> _Problem to solve_
The output is to match the entries below character for character.

> _Extracted records_
..............................

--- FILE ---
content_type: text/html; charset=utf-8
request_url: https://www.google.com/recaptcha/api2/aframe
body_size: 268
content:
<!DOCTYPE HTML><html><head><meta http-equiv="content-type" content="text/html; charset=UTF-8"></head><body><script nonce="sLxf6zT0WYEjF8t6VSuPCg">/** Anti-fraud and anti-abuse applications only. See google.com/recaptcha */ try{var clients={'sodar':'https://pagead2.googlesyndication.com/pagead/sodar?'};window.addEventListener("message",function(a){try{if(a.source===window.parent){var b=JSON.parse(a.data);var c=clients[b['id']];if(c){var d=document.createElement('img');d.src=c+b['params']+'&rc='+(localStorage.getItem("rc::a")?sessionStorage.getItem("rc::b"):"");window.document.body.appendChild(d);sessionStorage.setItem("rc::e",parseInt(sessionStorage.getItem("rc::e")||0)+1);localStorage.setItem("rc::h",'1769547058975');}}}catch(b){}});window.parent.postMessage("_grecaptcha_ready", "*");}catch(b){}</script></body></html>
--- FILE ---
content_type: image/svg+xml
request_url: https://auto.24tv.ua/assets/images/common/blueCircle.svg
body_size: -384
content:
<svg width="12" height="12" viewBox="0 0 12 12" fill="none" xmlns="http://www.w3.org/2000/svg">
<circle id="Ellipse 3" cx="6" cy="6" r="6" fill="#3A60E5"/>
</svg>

..............................

> _Result of this task_
--- FILE ---
content_type: text/html; charset=utf-8
request_url: https://www.google.com/recaptcha/api2/aframe
body_size: 268
content:
<!DOCTYPE HTML><html><head><meta http-equiv="content-type" content="text/html; charset=UTF-8"></head><body><script nonce="sLxf6zT0WYEjF8t6VSuPCg">/** Anti-fraud and anti-abuse applications only. See google.com/recaptcha */ try{var clients={'sodar':'https://pagead2.googlesyndication.com/pagead/sodar?'};window.addEventListener("message",function(a){try{if(a.source===window.parent){var b=JSON.parse(a.data);var c=clients[b['id']];if(c){var d=document.createElement('img');d.src=c+b['params']+'&rc='+(localStorage.getItem("rc::a")?sessionStorage.getItem("rc::b"):"");window.document.body.appendChild(d);sessionStorage.setItem("rc::e",parseInt(sessionStorage.getItem("rc::e")||0)+1);localStorage.setItem("rc::h",'1769547058975');}}}catch(b){}});window.parent.postMessage("_grecaptcha_ready", "*");}catch(b){}</script></body></html>
--- FILE ---
content_type: image/svg+xml
request_url: https://auto.24tv.ua/assets/images/common/blueCircle.svg
body_size: -384
content:
<svg width="12" height="12" viewBox="0 0 12 12" fill="none" xmlns="http://www.w3.org/2000/svg">
<circle id="Ellipse 3" cx="6" cy="6" r="6" fill="#3A60E5"/>
</svg>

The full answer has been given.